Six Steps to a Great Mammogram

Posted on February 23, 2016 in mammography

Many women have a love-hate relationship with mammography - love what it can do, hate having to do it. And while most recognize the benefits of screening, there are still large numbers of women who should be getting screened who are not - nearly half of women in the US aren’t getting their annual mammograms! Because early detection saves lives, we’d like to shift that number.

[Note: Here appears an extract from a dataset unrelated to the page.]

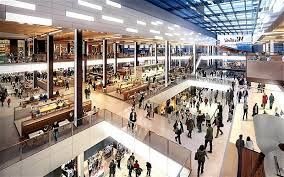 Top 10 shopping malls in Europe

One of the best ways to do this is to make sure you have the best mammogram experience possible. We’d like to empower you with a few simple steps:

 

1. Schedule your appointment when your breasts are the least tender. This is usually 7-9 days into your cycle, but go with what’s best for you. Less tender means less discomfort and better exam!

 

2. Have comparison studies available. This means calling ahead and having your prior clinic forward them to your new clinic, or returning to the same clinic you used the previous year. Having your old studies will make your radiologist’s job easier. Anything that makes this difficult job easier is a bonus!

 

3. Don’t wear deodorant or lotions. They can cause “artifacts” (small-ish flecks or streaks that can be misread, or disguise something that is there). Sparkly lotions can show up -yikes!

 

4. Take a breath and relax. The compression lasts only seconds.  Compression feels tight, but is your friend. Well compressed breast tissue can be easier to interpret, has less motion and can help prevent a dreaded repeat image.

 

5. Schedule and go for your mammogram at the same time every year. Consistency is a good thing! And it will help you remember!

6. Know that you’re part of a team. No one is an island - your mammography technologist is there for one reason - to get the best possible mammogram for the best possible screening evaluation. She can help you best if you communicate. Tell her your concerns  - then relax (as much as you can!). Together, you two can make the experience a positive one!